- Location of Rocky Rapids in Alberta
- Coordinates: 53°16′47″N 114°57′06″W﻿ / ﻿53.27972°N 114.95167°W
- Country: Canada
- Province: Alberta
- Municipal district: Brazeau County
- Established: 1909

Government
- • Type: Reeve-Council
- • Reeve: Wes Tweedle

Population (2005)
- • Total: 317
- Time zone: UTC−06:00 (Alberta Time)
- Postal code: TOE 1Z0
- Area code: 780

= Rocky Rapids =

Rocky Rapids is a hamlet in central Alberta, Canada within Brazeau County.

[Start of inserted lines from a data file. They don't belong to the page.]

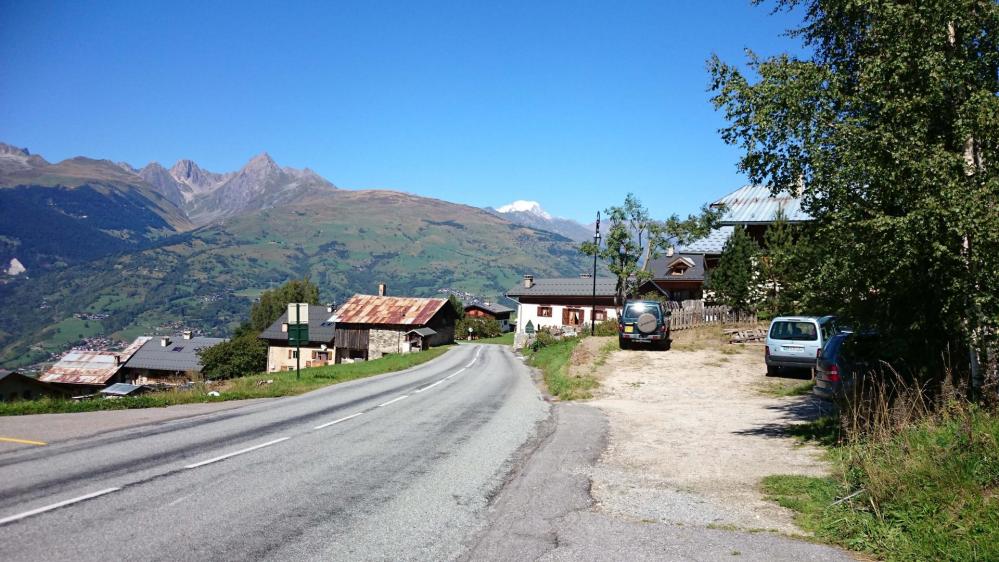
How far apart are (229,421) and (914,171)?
1307 cm

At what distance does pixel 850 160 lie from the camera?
8.53 m

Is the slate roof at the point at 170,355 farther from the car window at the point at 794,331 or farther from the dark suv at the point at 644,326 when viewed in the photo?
the car window at the point at 794,331

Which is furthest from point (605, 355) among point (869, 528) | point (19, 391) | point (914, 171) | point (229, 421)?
point (19, 391)

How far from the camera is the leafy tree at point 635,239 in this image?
197 feet

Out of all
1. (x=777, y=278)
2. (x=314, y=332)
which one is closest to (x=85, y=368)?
(x=314, y=332)

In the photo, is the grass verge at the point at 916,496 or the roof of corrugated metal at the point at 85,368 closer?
the grass verge at the point at 916,496

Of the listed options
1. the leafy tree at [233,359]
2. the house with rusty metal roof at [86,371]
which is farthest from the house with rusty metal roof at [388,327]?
the house with rusty metal roof at [86,371]

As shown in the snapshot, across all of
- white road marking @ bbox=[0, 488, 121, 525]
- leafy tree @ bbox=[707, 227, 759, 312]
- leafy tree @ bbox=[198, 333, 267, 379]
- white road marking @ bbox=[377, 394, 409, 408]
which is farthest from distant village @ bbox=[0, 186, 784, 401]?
white road marking @ bbox=[0, 488, 121, 525]

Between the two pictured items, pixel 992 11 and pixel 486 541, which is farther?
pixel 992 11

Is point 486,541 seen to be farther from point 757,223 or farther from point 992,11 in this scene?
point 757,223

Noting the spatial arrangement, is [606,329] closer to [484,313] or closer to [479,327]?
[479,327]

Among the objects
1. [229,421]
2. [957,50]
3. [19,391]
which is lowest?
[19,391]

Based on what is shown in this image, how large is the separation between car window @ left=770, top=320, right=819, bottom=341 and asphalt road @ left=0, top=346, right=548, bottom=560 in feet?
35.9

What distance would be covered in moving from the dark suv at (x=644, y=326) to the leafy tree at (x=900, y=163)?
17.2 meters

It is located 1.6 km east of Highway 22, approximately 7 km north of Drayton Valley.

== Demographics ==
The population of Rocky Rapids according to the 2005 municipal census conducted by Brazeau County is 317.

== Economy ==
Located within the Pembina oil field, the economy of Rocky Rapids is based mostly on oil and gas.

== Arts and culture ==
The Easyfest Music Festival used to be held in Rocky Rapids but is now defunct.

== Amenities ==
Rocky Rapids has an outdoor skating rink, basketball hoops, and a park with playground amenities. A pedestrian path links Rocky Rapids with Drayton Valley to the south.

== Government ==
Rocky Rapids is located within Division 4 of Brazeau County. On council, Division 4 is represented by Councillor Kara Westerlund (Dykstra), who was elected in the 2010 Alberta municipal elections. Wes Tweedle is the reeve of Brazeau County.

== Transportation ==
Rocky Rapids is linked to Highway 22 to the west via Township Road 500. The Drayton Valley Industrial Airport is located 2 km south of Rocky Rapids.